PAR CES MOTIFS, CONFORMÉMENT A LA PROCÉDURE ACCÉLÉRÉE AU FOND, PAR JUGEMENT PRONONCÉ PAR MISE A DISPOSITION AU GREFFE, CONTRADICTOIRE ET EN PREMIER RESSORT,
DEBOUTE le syndicat des copropriétaires de l’ensemble immobilier dénommé "[Adresse 1]" situé [Adresse 5] représenté par son syndic en exercice la SARL CABINET [M] de l’intégralité de ses demandes ;
DIT n’y avoir lieu à condamnation au titre de l’article 700 du code de procédure civile ;
CONDAMNE le syndicat des copropriétaires de l’ensemble immobilier dénommé "[Adresse 1]" situé [Adresse 5] représenté par son syndic en exercice la SARL CABINET [M] aux dépens de l’instance,
RAPPELLE que le présent jugement est, de plein droit, exécutoire par provision.

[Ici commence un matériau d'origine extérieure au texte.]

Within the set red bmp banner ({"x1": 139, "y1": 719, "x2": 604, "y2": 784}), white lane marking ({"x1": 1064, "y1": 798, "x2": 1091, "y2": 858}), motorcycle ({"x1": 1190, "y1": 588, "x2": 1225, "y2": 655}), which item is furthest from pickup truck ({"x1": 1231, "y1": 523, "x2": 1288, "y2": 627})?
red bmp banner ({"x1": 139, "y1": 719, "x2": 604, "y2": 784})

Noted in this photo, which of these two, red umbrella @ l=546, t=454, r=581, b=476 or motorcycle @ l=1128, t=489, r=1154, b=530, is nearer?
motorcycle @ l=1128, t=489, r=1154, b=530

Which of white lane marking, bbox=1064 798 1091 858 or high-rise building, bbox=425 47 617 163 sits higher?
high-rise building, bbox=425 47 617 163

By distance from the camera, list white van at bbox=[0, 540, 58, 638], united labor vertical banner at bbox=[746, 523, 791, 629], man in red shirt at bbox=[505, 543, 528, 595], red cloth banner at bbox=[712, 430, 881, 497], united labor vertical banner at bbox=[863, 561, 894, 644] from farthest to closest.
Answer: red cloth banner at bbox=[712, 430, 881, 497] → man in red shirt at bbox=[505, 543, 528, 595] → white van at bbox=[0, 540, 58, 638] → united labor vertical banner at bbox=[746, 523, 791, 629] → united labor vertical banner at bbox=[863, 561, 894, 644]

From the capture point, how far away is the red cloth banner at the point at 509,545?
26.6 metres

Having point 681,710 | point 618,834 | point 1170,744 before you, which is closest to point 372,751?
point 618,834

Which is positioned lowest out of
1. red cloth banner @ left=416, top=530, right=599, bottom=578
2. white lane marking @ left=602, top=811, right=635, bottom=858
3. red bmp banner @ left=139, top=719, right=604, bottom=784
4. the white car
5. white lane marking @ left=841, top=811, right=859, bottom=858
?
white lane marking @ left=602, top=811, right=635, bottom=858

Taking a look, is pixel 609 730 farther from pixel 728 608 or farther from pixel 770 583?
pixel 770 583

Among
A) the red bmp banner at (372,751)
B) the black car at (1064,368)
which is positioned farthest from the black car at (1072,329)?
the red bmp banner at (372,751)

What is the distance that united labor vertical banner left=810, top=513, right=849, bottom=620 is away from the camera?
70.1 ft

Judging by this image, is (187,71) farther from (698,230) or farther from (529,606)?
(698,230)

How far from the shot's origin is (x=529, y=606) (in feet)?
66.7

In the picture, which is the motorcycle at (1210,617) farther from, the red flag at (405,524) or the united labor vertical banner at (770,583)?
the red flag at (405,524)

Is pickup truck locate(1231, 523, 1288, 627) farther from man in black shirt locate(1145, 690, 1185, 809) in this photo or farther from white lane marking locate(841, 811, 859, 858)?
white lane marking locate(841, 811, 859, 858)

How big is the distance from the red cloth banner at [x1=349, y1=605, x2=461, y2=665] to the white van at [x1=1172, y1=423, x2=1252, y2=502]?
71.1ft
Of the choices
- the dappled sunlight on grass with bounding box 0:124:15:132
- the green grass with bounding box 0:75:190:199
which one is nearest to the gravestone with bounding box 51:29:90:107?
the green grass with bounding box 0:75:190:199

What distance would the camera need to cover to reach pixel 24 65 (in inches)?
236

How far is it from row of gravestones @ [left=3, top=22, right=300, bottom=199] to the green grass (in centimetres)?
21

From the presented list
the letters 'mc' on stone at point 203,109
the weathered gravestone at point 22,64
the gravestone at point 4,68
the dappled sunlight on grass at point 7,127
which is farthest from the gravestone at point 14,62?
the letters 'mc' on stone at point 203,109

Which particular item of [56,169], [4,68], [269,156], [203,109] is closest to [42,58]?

LA GREFFIERE LA MAGISTRATE
LA RÉPUBLIQUE FRANÇAISE, AU NOM DU PEUPLE FRANÇAIS, MANDE ET ORDONNE à tous les Commissaires de justice sur ce requis, de mettre la présente décision à exécution, aux Procureurs Généraux près les [Localité 1] d’Appel et aux Procureurs de la République près les Tribunaux Judiciaires, d’y tenir la main, à tous Commandants et Officiers de la [Localité 2] Publique de prêter main forte lorsqu’ils en seront légalement requis.
En foi de quoi la présente décision, certifiée conforme à la minute a été signée, scellée et délivrée par le greffier soussigné.